Les votes ont été comptés, les pupitres ont été pliés, les bureaux ont été rangés et, dans cette atmosphère d'apaisement, tout le monde soupire, car ils savent que ce qui est à venir ne peut être que pire.
Qu'elle est belle la République ! conçue pour donner sa force politique à un être humain unique que l'on appellerait "président", elle cannibalise la démocratie lorsque celle-ci s'exprime réellement et met en place une force politique hétérogène et multiple. Mais qui, à part les Américains, a bien pu croire qu'un paysage politique ne pouvait se résumer qu'à une force de gouvernement et une autre d'opposition ? Si cela est vrai lorsque les partis sont d'accord sur le système politique et économique, en gros depuis 1960, c'est en revanche totalement faux pour les années qui l'ont précédé. De trois blocs principaux il a toujours été question depuis la Révolution : le bloc monarchiste devenu nationaliste sous l'impulsion de Charles Maurras en 1890, le bloc libéral uniquement représenté par Frédéric Bastiat entre 1848 et 1851 devenu ensuite le bloc impérial ou républicain conservateur ou modéré, et le bloc de gauche radical républicain, socialiste, communiste et anarchiste créé aussi en 1848.
Le peuple peut oublier, mais la politique trouve toujours un moyen de le lui rappeler, et si cette division a tué la IVe République (1946 - 1959) par le chaos qu'elle engendra, elle fit aussi les belles années de la IIIe République. Prouvant par la même occasion que ni la République parlementaire ni le dissensus ne sont (et n'ont jamais été) les causes réelles du chaos : les hommes politiques sans culture le sont.
Des enfants perdus, voilà ce que nous sommes.

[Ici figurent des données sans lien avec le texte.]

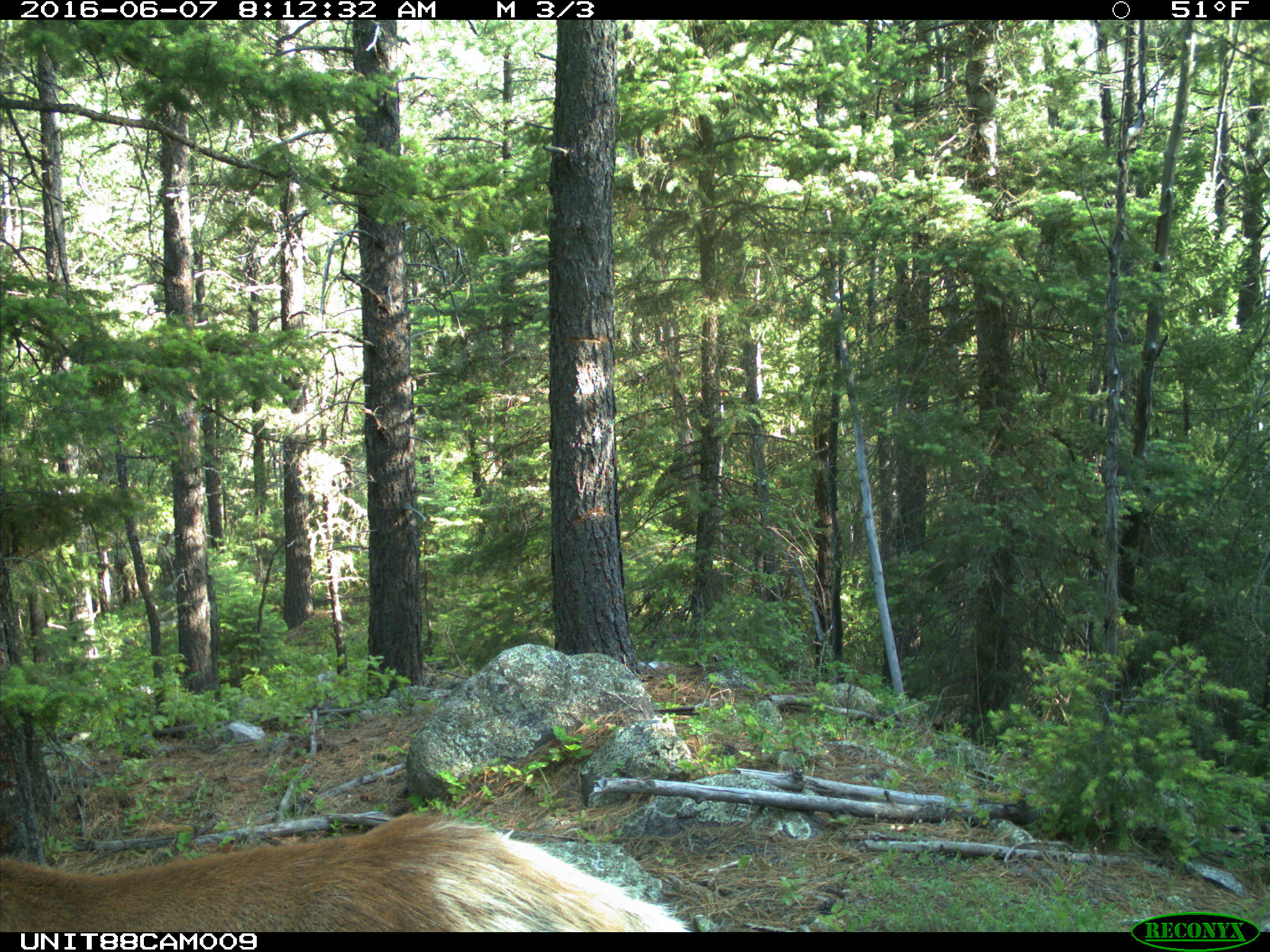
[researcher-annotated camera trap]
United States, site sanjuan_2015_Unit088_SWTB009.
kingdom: Animalia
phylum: Chordata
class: Mammalia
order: Artiodactyla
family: Cervidae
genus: Cervus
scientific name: Cervus elaphus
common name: red deer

Ce terme militaire désignait jadis l'avant-garde d'une armée dédiée aux missions les plus périlleuses avec une forte probabilité de mourir. À chaque élection, il n'était pas rare d'entendre dire que nous avions 30 ans de retard. Sur qui ? Les Russes, les Américains ou les Chinois, en fonction de l'ennemi du moment. En réalité, nous voilà en train de revenir à la raison avec 10 ans d'avance. Nous voilà l'avant-garde du monde. Regardez ici, à gauche, le renouveau écologiste et socialiste, là au centre, la révolte des marchés et des libéraux, et à droite, le nationalisme intégral et toutes les sous-formes de monarchisme (lepenisme, ciottisme, sarkozysme, pétainisme, bonapartisme, royalisme, etc.).

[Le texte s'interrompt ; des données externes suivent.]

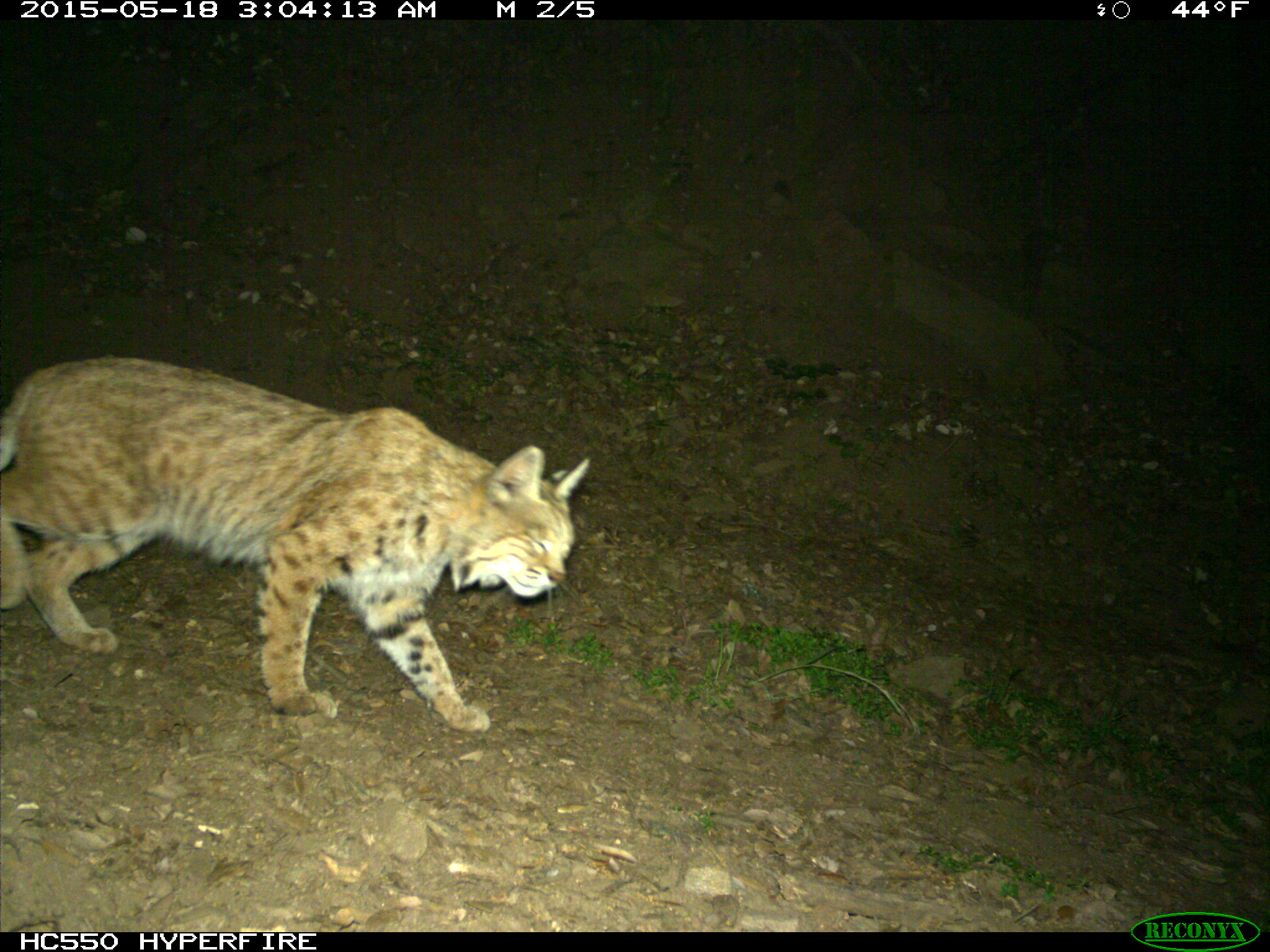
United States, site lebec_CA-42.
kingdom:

Mais des enfants perdus nous sommes, sans éducation populaire, avançant à l'aveugle. Ainsi, comme veut le dicton : "au pays des aveugles, les Borne sont premiers ministres" ou quelque chose du genre.
La République, rappelez-vous en toute votre vie, n'est pas un ensemble de valeurs. Aucune république-sœur, de l'Irlande à l'Italie, ne partage nécessairement nos idéaux de "Liberté, Égalité, Fraternité". La République, c'est le pouvoir de créer la Loi, la norme, dans les mains de tous. L'idéal républicain n'est pas celui des descendants des conservateurs de la "valeur travail" ou d'on-ne-sait-quelle-baliverne. Il y a plus de République dans les idées noires des anarchistes qu'il n'y en aura jamais dans tout un parti "Les Républicains", et l'anarchie promise est enfin due !
Louise Michel disait : "Sans l'autorité d'un seul, il y aurait la lumière, il y aurait la vérité, il y aurait la justice. L'autorité d'un seul, c'est un crime."
L'autorité d'un seul vient de se voir imposer une pause de deux ans : lumière, vérité, justice, maintenant !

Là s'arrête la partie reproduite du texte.